** Start of DATA ENTRIES **
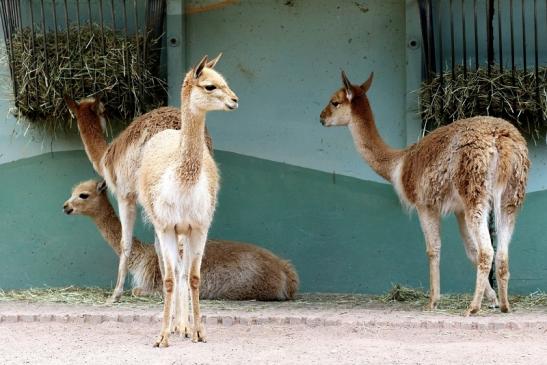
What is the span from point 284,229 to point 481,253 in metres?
2.22

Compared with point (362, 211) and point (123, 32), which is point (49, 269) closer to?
point (123, 32)

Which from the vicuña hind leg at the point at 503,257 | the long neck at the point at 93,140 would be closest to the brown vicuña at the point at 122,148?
the long neck at the point at 93,140

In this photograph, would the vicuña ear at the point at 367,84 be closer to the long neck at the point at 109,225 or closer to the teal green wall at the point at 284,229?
the teal green wall at the point at 284,229

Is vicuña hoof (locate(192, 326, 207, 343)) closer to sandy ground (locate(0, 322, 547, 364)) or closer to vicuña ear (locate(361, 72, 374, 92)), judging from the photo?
sandy ground (locate(0, 322, 547, 364))

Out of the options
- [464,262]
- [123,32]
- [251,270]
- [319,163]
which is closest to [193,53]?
[123,32]

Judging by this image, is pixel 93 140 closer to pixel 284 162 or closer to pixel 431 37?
pixel 284 162

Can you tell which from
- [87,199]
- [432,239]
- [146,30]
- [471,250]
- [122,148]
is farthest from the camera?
[146,30]

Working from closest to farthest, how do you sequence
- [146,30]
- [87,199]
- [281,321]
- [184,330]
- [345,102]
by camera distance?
1. [184,330]
2. [281,321]
3. [345,102]
4. [87,199]
5. [146,30]

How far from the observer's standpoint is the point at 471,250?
832 cm

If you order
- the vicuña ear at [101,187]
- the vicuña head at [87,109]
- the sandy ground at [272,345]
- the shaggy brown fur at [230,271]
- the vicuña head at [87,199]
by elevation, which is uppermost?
the vicuña head at [87,109]

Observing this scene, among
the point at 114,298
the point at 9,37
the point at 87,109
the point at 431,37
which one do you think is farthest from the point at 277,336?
the point at 9,37

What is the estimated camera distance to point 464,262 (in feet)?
29.9

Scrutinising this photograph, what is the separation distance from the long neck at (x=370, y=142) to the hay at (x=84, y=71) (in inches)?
66.9

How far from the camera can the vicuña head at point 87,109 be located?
8891 millimetres
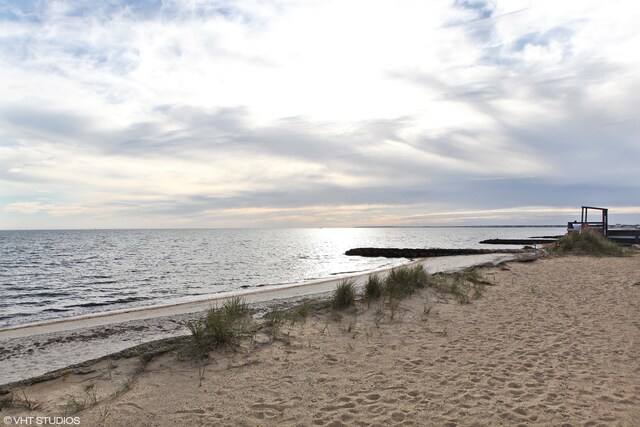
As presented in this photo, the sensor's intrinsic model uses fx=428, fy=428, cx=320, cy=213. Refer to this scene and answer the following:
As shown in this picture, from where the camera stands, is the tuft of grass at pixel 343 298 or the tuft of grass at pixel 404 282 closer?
the tuft of grass at pixel 343 298

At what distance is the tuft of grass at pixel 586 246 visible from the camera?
82.4ft

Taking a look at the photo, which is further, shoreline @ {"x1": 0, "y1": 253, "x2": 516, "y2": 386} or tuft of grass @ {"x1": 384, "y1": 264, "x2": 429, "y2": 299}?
tuft of grass @ {"x1": 384, "y1": 264, "x2": 429, "y2": 299}

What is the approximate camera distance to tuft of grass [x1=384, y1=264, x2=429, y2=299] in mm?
11641

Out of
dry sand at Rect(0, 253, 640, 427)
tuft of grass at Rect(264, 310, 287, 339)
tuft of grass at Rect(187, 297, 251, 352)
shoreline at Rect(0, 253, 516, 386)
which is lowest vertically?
shoreline at Rect(0, 253, 516, 386)

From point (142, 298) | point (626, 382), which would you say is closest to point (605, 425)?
point (626, 382)

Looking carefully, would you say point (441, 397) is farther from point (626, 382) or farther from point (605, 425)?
point (626, 382)

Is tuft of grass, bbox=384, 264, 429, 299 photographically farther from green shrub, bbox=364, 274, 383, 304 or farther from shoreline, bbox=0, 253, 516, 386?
shoreline, bbox=0, 253, 516, 386

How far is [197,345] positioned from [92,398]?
1.88 m

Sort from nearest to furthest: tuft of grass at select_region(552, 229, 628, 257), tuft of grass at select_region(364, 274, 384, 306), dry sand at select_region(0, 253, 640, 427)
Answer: dry sand at select_region(0, 253, 640, 427) → tuft of grass at select_region(364, 274, 384, 306) → tuft of grass at select_region(552, 229, 628, 257)

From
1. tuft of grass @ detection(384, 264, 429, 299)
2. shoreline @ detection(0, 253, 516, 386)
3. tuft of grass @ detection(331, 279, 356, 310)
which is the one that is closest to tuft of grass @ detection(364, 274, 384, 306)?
tuft of grass @ detection(384, 264, 429, 299)

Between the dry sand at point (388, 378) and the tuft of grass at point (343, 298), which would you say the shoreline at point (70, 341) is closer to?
the dry sand at point (388, 378)

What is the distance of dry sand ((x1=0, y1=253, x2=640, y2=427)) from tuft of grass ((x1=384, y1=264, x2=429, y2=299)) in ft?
5.70

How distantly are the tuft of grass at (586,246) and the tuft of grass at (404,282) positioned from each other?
55.4ft

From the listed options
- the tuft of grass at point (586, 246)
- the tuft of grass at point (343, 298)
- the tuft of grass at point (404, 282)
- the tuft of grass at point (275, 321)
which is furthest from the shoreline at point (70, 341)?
the tuft of grass at point (586, 246)
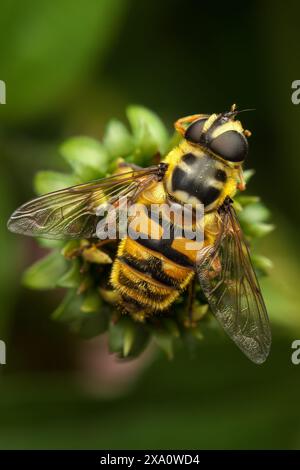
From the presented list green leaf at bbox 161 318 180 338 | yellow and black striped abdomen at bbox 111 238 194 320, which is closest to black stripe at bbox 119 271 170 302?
yellow and black striped abdomen at bbox 111 238 194 320

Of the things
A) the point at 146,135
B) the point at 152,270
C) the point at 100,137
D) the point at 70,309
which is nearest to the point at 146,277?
the point at 152,270

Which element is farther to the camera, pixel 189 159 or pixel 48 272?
pixel 48 272

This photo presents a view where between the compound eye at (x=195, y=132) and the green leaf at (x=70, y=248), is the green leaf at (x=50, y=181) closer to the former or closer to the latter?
the green leaf at (x=70, y=248)

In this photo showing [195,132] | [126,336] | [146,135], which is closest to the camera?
[195,132]

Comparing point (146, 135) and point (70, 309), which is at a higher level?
point (146, 135)

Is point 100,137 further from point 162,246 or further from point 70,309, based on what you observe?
point 162,246
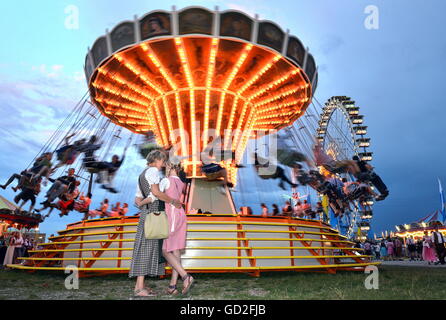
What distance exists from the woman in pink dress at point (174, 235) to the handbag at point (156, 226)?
34 centimetres

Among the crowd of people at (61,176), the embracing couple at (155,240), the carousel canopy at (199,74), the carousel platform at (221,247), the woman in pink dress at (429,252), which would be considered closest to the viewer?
the embracing couple at (155,240)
** End of DATA ENTRIES **
> **WHAT TO WORK ON**
Return, word for word, the lines of the listing above, starting at the line that contains "This photo presents" and ending at the last line of the listing. Leave the pictures out of your answer.

> **RESULT FOR THIS EXERCISE**
This photo presents a view where between the compound eye at (x=195, y=132) and the green leaf at (x=70, y=248), is the green leaf at (x=50, y=181) closer to the former or closer to the latter?
the green leaf at (x=70, y=248)

In this photo showing [195,132] | [126,336] | [146,135], which is closest to the camera?
[195,132]

Comparing point (146, 135) and point (70, 309), which is at a higher level?
point (146, 135)

Is point 100,137 further from point 162,246 or further from point 70,309, based on what you observe?
point 162,246
What distance exists from the woman in pink dress at point (174, 235) to the handbag at point (156, 226)?
34 centimetres

Among the crowd of people at (61,176), the embracing couple at (155,240), the carousel canopy at (199,74), the carousel platform at (221,247), the woman in pink dress at (429,252), which would be considered closest to the viewer?
the embracing couple at (155,240)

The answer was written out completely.